Let’s start by loading the required library
install.packages("tm") # if not already installed library(tm)
Now let’s create a simple vector of strings.
wordVC <- c("I like dogs", "A cat chased the dog", "The dog ate a bone", "Cats make fun pets")
Now we are going to place the strings into a data type designed for text mining (from the tm package) called corpus.
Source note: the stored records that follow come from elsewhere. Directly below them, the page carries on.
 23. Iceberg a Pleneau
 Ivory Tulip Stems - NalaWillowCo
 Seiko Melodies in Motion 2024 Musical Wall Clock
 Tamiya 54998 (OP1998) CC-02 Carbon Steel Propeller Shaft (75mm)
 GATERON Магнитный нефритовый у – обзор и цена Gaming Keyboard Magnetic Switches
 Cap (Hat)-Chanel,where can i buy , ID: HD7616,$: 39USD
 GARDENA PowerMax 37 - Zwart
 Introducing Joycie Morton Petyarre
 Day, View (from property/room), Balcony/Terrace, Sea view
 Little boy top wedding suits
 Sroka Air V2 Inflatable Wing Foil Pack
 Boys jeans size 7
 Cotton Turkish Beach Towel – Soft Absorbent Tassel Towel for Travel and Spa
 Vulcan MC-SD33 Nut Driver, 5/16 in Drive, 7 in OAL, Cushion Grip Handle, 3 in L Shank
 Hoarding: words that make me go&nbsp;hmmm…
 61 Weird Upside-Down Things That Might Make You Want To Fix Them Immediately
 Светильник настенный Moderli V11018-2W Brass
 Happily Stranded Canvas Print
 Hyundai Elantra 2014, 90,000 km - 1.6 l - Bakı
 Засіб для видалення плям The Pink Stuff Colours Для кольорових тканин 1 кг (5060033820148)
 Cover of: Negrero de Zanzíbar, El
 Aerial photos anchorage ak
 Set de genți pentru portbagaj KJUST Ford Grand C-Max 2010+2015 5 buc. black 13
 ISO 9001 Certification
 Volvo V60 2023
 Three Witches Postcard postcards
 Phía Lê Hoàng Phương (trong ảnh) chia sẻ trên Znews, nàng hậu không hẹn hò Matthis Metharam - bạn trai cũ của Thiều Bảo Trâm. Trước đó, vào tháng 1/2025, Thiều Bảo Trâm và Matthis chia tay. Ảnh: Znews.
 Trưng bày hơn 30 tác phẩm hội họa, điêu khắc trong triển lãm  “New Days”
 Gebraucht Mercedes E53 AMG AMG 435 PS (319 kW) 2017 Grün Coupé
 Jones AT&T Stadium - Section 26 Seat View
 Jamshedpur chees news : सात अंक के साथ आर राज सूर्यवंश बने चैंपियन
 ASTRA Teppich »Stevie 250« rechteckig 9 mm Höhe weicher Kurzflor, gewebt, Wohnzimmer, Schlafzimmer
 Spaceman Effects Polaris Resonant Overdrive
A corpus simply means the full collection of text you want to work with.
corpus <- (VectorSource(wordVC)) corpus <- Corpus(corpus) summary(corpus)
Length Class Mode 1 2 PlainTextDocument list 2 2 PlainTextDocument list 3 2 PlainTextDocument list 4 2 PlainTextDocument list
As you can see from the summary, the corpus classified each string in the vector as a PlaintextDocument.
Now let’s create our first Term Document Matrix
TDM <- TermDocumentMatrix(corpus) inspect(TDM)
As you can see, we now have a numeric representation of our text. Each row represents a word in our text and each column represents an individual sentence. So if you look at the word dog, you can see it appears once in sentence 2 and 3, (0110). While bone appears once in sentence 3 only (0010).
One immediate issue that jumps out at me is that R now sees the words cat & cats and dog & dogs as different words, when really cats and dogs are just the plural versions of cat and dog. Now there may be some more advanced applications of text mining that you would want to keep the two words separate, but in most basic text mining applications, you would want to only keep one version of the word.
Luckily for us, R makes that simple. Use the function tm_map with the argument stemDocument
corpus2 <- tm_map(corpus, stemDocument)
make a new TDM
TDM2 <- TermDocumentMatrix(corpus2) inspect(TDM2)
Now you see only the singular of cat and dog exist in our list
If you would like, you can also work with the transpose of the TDM called the Document Term Matrix.
dtm = t(TDM2) inspect(dtm)
I’ll get deeper into more pre-processing tasks, as well as ways to work with your TDM in future lessons. But for now, practice making TDMs see if you can think of ways that you can use TDMs and DTMs with some machine learning algorithms you might already know (decision trees, logistic regression).